# [Consegna A]
Elenca tutte le persone citate per nome e cognome nel brano sul convegno di San Giovanni di Moriana, escluso l'autore.
# [Consegna B]
Prosegui il brano sul convegno di San Giovanni di Moriana a partire dall'ultima frase riportata.

# [Brano estratto]
"""

Il convegno
di San Giovanni di Moriana
tra Cadorna e Foch

Prof. Andrea Saccoman

Alle 8.55 del mattino di lunedì 25 giugno 1917 Luigi Cadorna arrivò con treno speciale alla stazione di Saint Jean de Maurienne, in italiano San Giovanni di Moriana, nel Dipartimento della Savoia, fino al 1860 possedimento dei Re di Sardegna. Cadorna era accompagnato dal Brigadiere generale Charles Delmé-Radcliffe, capo della missione militare britannica presso l’esercito italiano. Egli fu anche l’unico ufficiale inglese presente, in quanto le più alte autorità militari inglesi, e cioè Douglas Haig, William Robertson ed Henry Wilson, ritenevano fosse prioritario attaccare nelle Fiandre per eliminare le basi dei sottomarini tedeschi prima dell’inverno: a ciò si stavano preparando e perciò snobbarono la conferenza. Il generale Ferdinand Foch, capo dello stato maggiore francese, arrivò col diretto Parigi-Torino alle 9.15.
L’incontro fu oltremodo cordiale. I colloqui ebbero luogo nel vagone-salone del generale italiano, fermo su di un binario secondario. La prima conferenza terminò intorno alle 11, dopodiché i due generali, apparentemente soddisfatti, fecero una breve passeggiata nei dintorni della stazione, attendendo che fosse preparato il pranzo, servito sempre nel treno di Cadorna.
Subito dopo ebbe luogo un’altra conferenza, terminata alle 14. Foch e Cadorna si lasciarono manifestando la più viva reciproca simpatia, e ripartirono subito per le loro sedi. Cadorna era di ritorno al Comando Supremo di Udine alle 12.10 del 26 giugno.
Egli comunicò subito i contenuti dell’incontro al Ministro degli Esteri Sidney Sonnino a Roma. Il documento è importante perché illustra bene, tra le altre cose, anche la visione strategica di Cadorna, e perciò lo riportiamo per esteso:
«Con riferimento a una recente comunicazione di Vostra Eccellenza circa le pretese affacciate dal governo inglese di un maggiore sforzo da farsi da noi nella guerra per ottenere il riconoscimento della zona italiana in Asia Minore ed alla conseguente opportunità di inviare truppe italiane in sfere di operazione fuori dalla fronte nostra, ho esposto al generale Foch il mio concetto e la mia convinzione che ogni ulteriore invio di forze fuori dal teatro di guerra italiano rappresentava una biasimevole e dannosa dispersione di mezzi a scapito dello sforzo che deve essere fatto sulla fronte italiana. Ho dimostrato al generale Foch che l’Italia (grazie allo sviluppo dato, guerra durante, alle proprie forze militari), trattiene ora, sulla propria fronte, forze nemiche doppie di quelle che vi erano nei mesi dell’estate del 1915 e ciò con immenso vantaggio della coalizione, e gli ho provato che il contributo dato da noi a vantaggio della causa comune degli alleati in Macedonia e in Albania costituisce già un ingente peso che gli alleati dovevano ammettere ed apprezzare.

"""

# [Estratti di dati]
"""

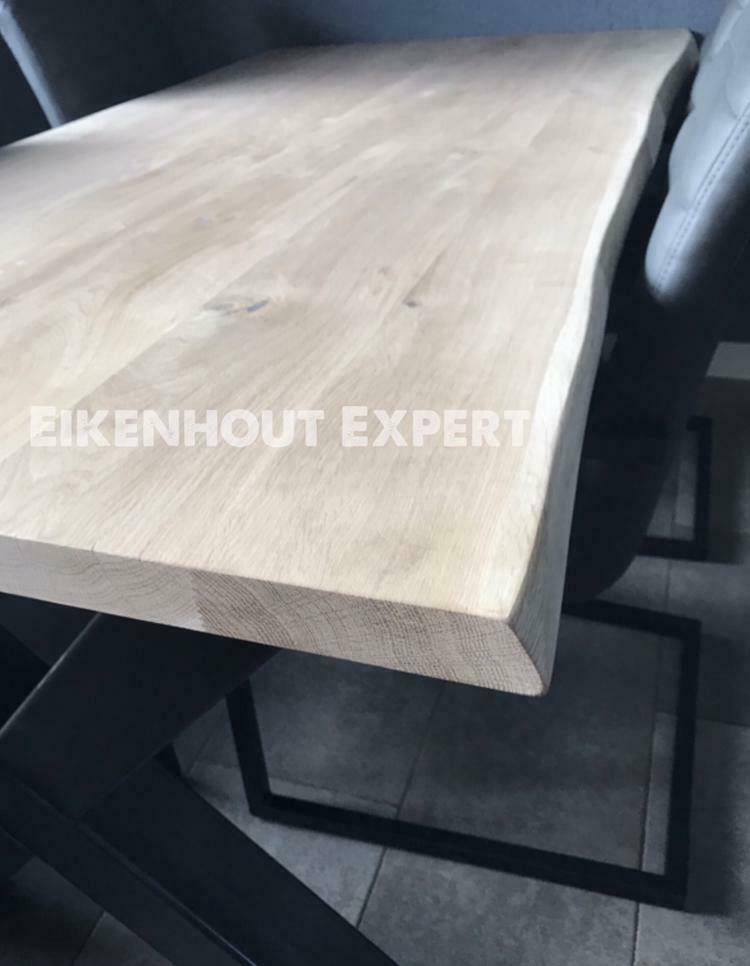 Foto 20 van Eiken Boomstam Eettafel Tafel Eikenhout BINNEN 1WEEK BEZORGD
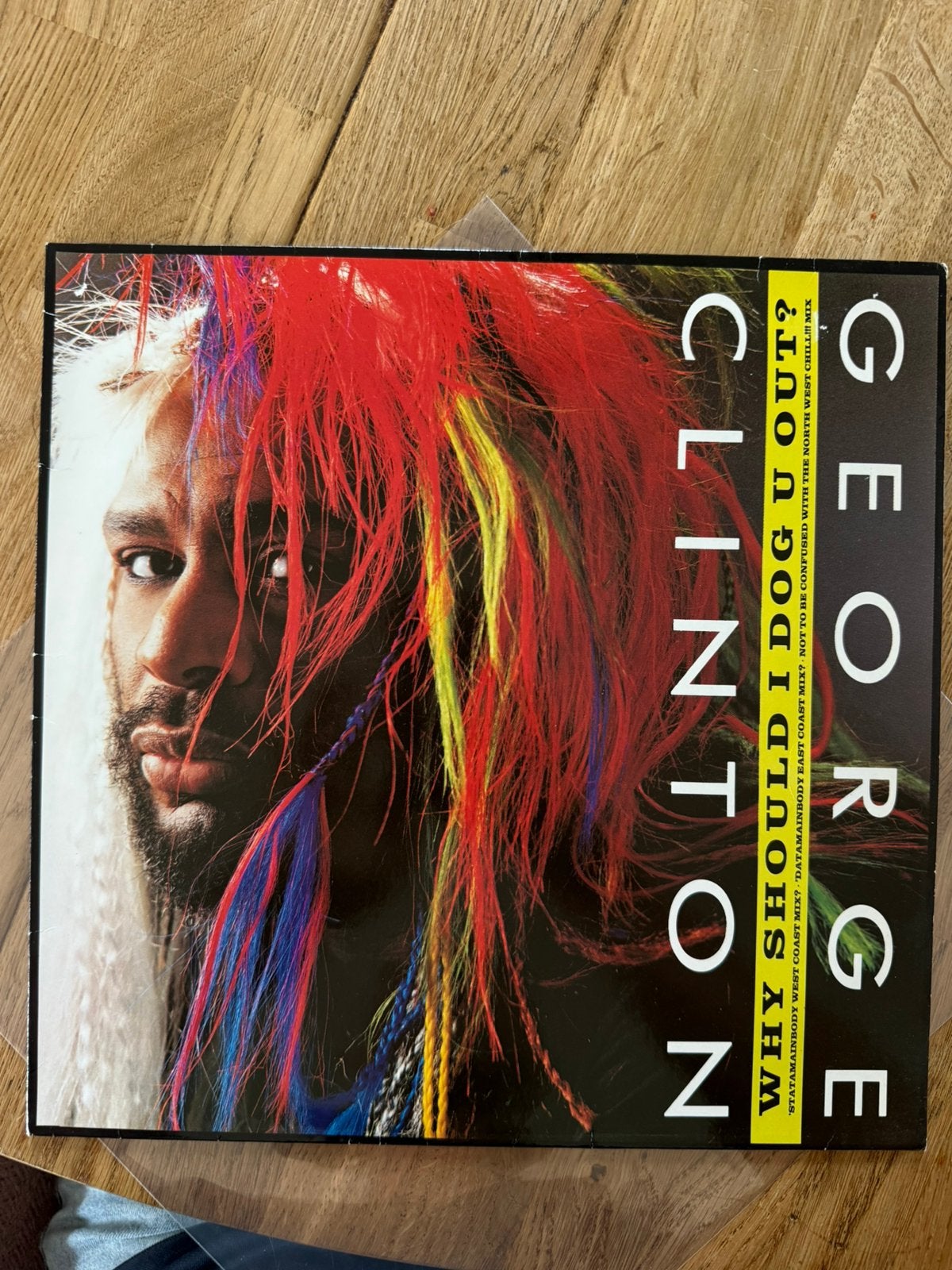 Geoge Clinton - Why should i dog u out? (LP, 1989), Originele persing, Ophalen of Verzenden, Zo goed als nieuw, 12 inch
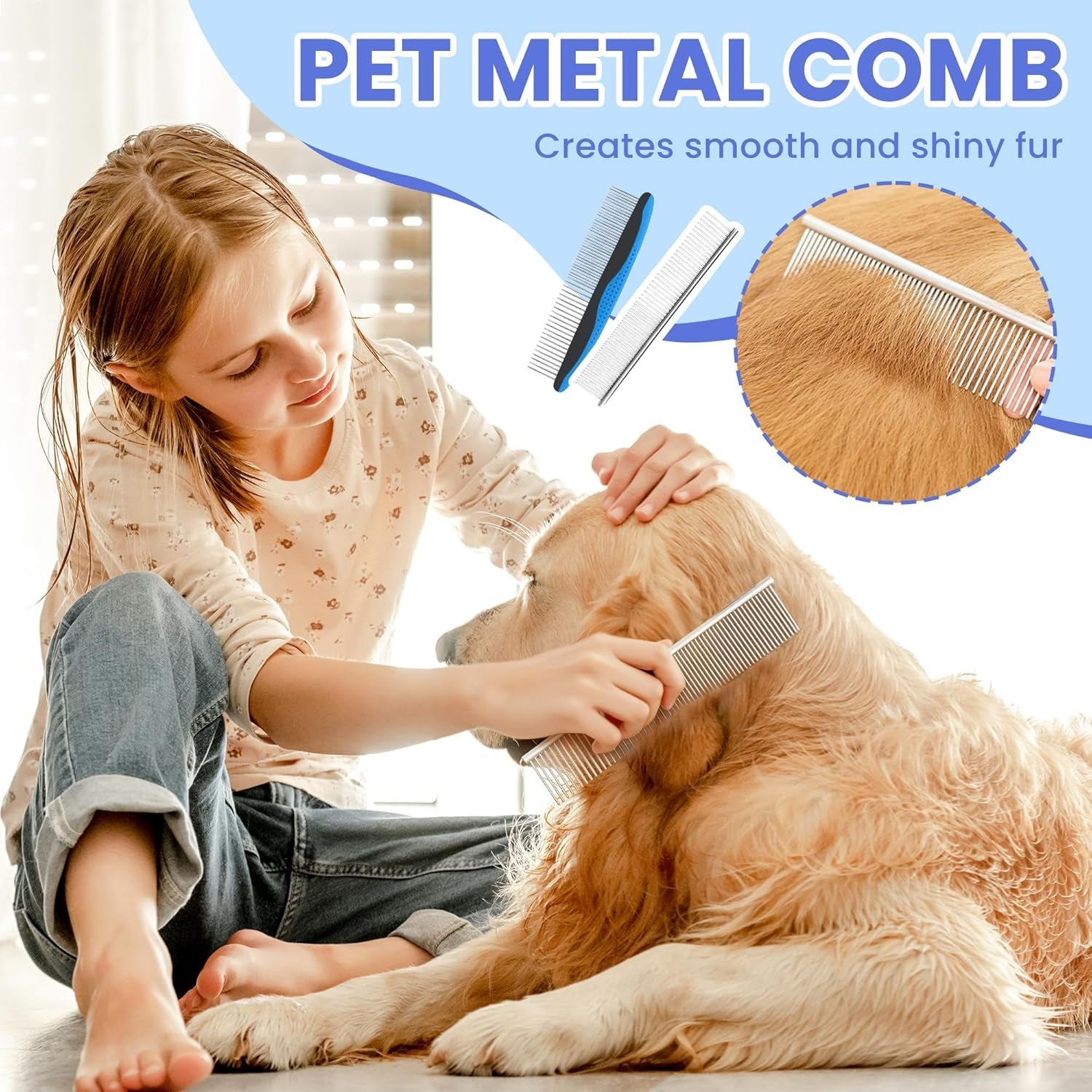 self-cleaning-shedding-brush-5-in-1-professional-pet-grooming-kit-skin-friendly-grooming-tool-for-dogs-cats-and-puppies-deshedding-and-hair-removal-for-long-and-short-haired-pets-blue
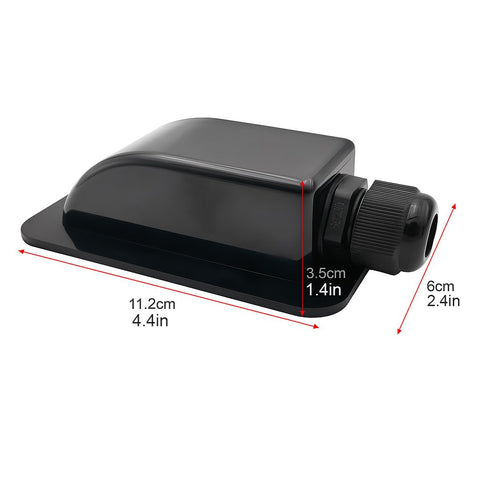 Gebildet ABS plastic body highlighting UV-resistant exterior for outdoor use.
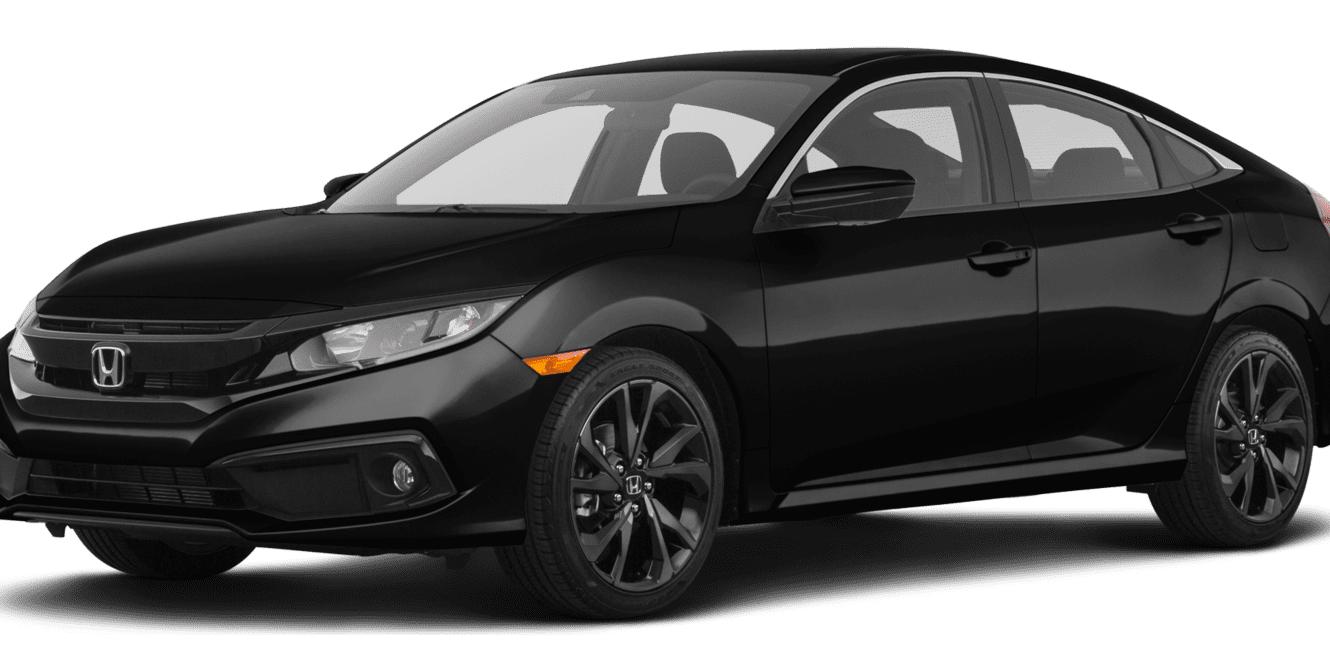 HONDA CIVIC 2019 2HGFC2F84KH527937 image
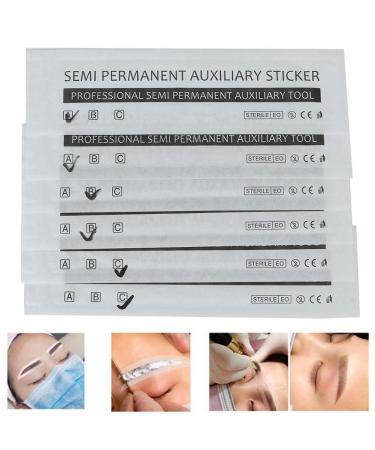 Eyebrow Grooming Stencil Stickers + Pencil Brush Guide for Beginners - Waterproof & Long Lasting Makeup Aid - Buy Online on SooperMarket.com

"""

# [Risposta A]
Luigi Cadorna
Charles Delmé-Radcliffe
Douglas Haig
William Robertson
Henry Wilson
Ferdinand Foch
Sidney Sonnino

# [Risposta B]
Il generale Foch ha riconosciuto pienamente la entità del nostro sforzo militare, ed è stato con me d’accordo nel ritenere che tutte le forze ed i mezzi disponibili debbano essere concentrati e sfruttati sul teatro d’operazione principale, dove più direttamente e più efficacemente deve essere combattuto il nemico.
Ritengo pertanto che se, da parte degli alleati, si facessero nuove premure per sollecitare un maggiore nostro contributo in Palestina o in Macedonia, potrebbe essere opportunamente invocato il competente giudizio del generale Foch, esplicitamente contrario ad ogni dispersione di forze fuori del teatro principale di guerra.
2. - Col generale Foch ho trattato anche l’argomento (importantissimo per noi) del contributo di artiglierie e munizioni che gli alleati dovrebbero darci in determinate eventualità(1), ed ho indicato approssimativamente la specie e la entità del contributo. Il generale Foch ha dichiarato di essere nel mio ordine di idee ed ha ammesso la convenienza e la possibilità che il contributo richiesto debba esserci accordato ed io mi sono riservato di precisare il nostro fabbisogno in materia; ma il generale Foch mi ha, nel tempo stesso, dichiarato che è urgente che la Francia abbia da noi un contributo di mano d’opera militare occorrente specialmente per molti lavori che debbono, a brevissima scadenza, essere intrapresi in Francia per preparare gli sbarchi delle truppe americane e per predisporre l’ingente quantità di baraccamenti dove le truppe stesse dovranno alloggiare.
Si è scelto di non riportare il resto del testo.